Josefine, an engineering graduate in Safety and Fire Engineering, who had been working at the public sector firm on a contract basis and is qualified for the position took cognizance of the discrimination. Initially, she spoke to her superiors but they could not offer much help as they said the decision was made by top management. With the support of her family and uncle advocate PR Milton who appeared for her in the case, she chose to file a case in the Kerala High Court challenging the male-only condition of the post. “I knew it was going to be a struggle, but I did believe in our legal system,” she remarks. The feeling that she could create real change kept her going.
In a historic judgement, the Kerala High Court has scrapped the job notification observing that a woman who is fully qualified cannot be denied the right to be considered for employment on grounds of her gender and requirement of the job to work night shifts.
The job notification had stated that only male candidates need to apply citing Section 66(1)(b) of Factories Act 1948. The provision states that no woman shall be required or allowed to work in any factory except between 6 am and 7 pm.
Citing several earlier judgments in similar cases, Justice Anu Sivaraman maintained that restricting a qualified woman from a job on the basis of gender amounted to a violation of Articles 14, 15, and 16 of the Constitution. “Protective provisions cannot stand in the way of a woman being considered for employment for which she is otherwise eligible,” she says.
It is the bounden duty of the respondents who are government and government functionaries to take all appropriate steps to see that a woman is able to carry out the duties assigned to her at all hours, safely and conveniently, the court observed.
A landmark verdict for women
This was not the first time Josefine has faced discrimination in the line of work due to her gender. In the largely male-dominated industry of safety engineering, Josefine says she was one among the few women in her undergraduate class to specialise in the subject. In 2019, when she had applied for the post of safety officer in ISRO, she was the only woman among 70 candidates who qualified for the exam.

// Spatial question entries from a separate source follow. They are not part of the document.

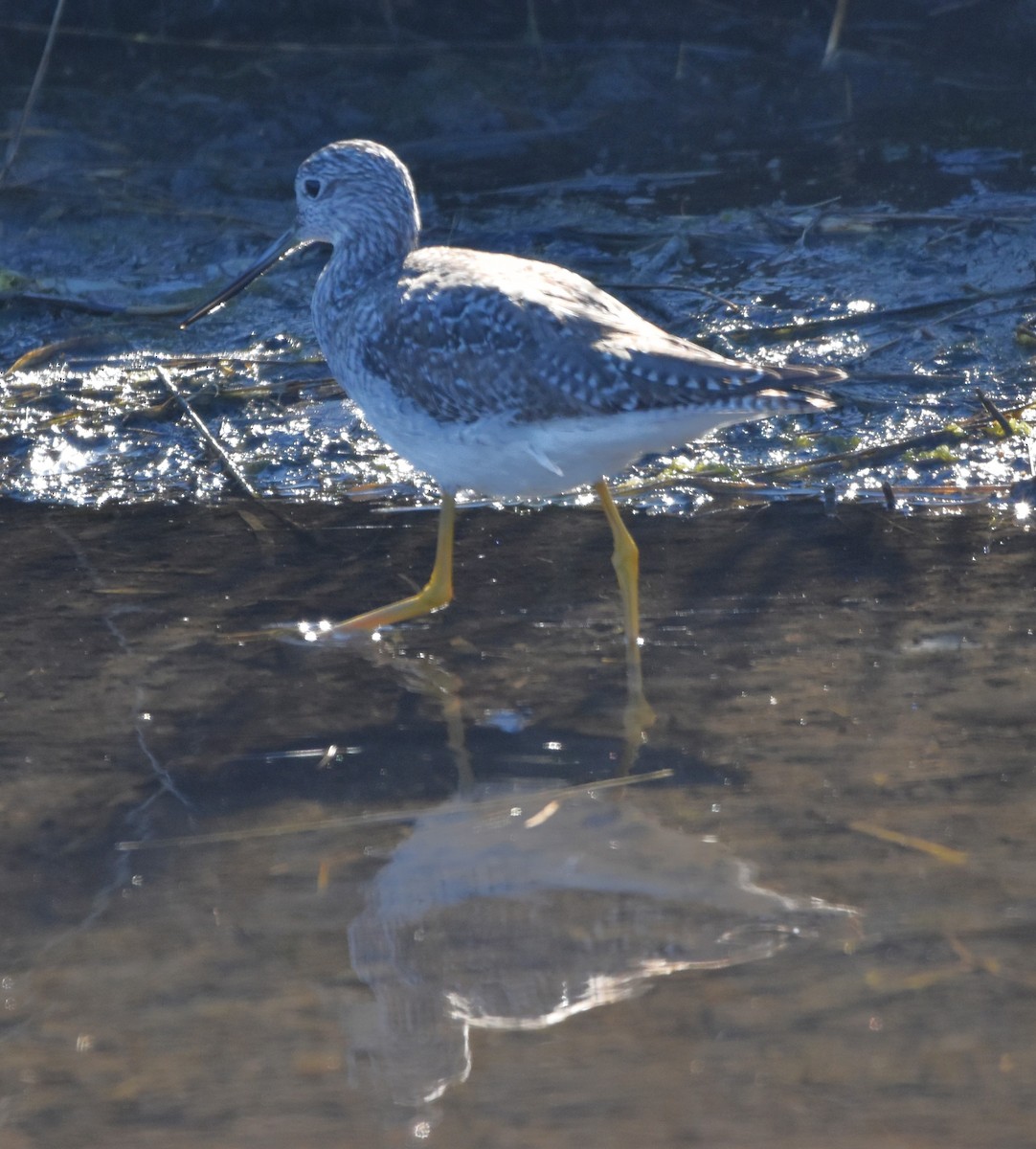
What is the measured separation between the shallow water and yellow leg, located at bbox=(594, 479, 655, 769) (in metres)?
0.05

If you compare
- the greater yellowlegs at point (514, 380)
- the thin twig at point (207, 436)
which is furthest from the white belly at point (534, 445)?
the thin twig at point (207, 436)

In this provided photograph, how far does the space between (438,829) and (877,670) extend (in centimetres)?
147

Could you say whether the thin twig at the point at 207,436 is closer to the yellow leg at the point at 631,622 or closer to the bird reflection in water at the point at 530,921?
the yellow leg at the point at 631,622

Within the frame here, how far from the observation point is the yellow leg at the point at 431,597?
494 cm

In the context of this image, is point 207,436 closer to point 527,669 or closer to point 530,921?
point 527,669

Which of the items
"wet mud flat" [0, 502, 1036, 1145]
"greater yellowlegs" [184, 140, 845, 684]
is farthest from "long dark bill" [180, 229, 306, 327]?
"wet mud flat" [0, 502, 1036, 1145]

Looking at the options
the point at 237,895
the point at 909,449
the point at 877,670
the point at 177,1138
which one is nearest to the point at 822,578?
the point at 877,670

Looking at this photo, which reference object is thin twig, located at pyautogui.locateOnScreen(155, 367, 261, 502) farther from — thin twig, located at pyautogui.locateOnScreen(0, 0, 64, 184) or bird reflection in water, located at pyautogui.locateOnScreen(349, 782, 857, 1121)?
bird reflection in water, located at pyautogui.locateOnScreen(349, 782, 857, 1121)

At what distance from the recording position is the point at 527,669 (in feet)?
15.2

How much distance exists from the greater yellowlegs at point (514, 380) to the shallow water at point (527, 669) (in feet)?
1.72

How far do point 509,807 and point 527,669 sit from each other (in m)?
0.74

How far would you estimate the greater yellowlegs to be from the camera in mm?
4297

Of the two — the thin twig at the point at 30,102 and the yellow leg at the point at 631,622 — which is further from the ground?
the thin twig at the point at 30,102

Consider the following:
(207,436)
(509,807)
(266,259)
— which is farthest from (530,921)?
(207,436)
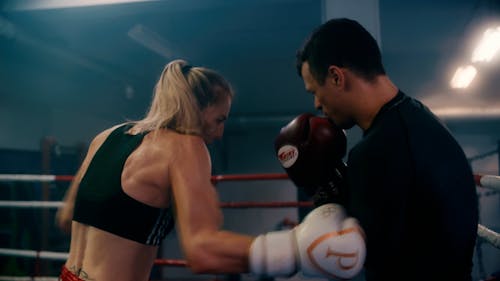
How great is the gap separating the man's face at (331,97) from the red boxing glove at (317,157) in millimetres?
65

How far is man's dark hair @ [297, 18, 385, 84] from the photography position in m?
1.16

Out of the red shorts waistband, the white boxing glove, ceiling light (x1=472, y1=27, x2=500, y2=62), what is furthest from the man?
ceiling light (x1=472, y1=27, x2=500, y2=62)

But, she was declared unfit at the time of medical check-up, simply for being a woman. “When the application was called, they did not mention any such [criteria],” she says. Facing similar discrimination for the second time is what triggered her into seeking action.
Josefine clarified that the arguments made by the firm during the case to refrain from hiring women for the position did not hold ground. “During an emergency, the safety officer is required to come to the scene and the company is liable to provide [the necessary] facilities during these situations,” she says. If they are to provide these by default, she questioned the need to cite extra safety and security for women as a means to keep them out of the post.
Setting a precedent for future cases, the judgement has provided some respite for women who have been denied jobs on grounds of their gender. Reflecting on the verdict, Josefine said that she was initially shocked at the unexpected turn of events but was very happy about the decision. “At least from now on, women applying for a job wouldn’t be denied on the basis of their gender. I hope this helps uplift women on similar grounds,” she says.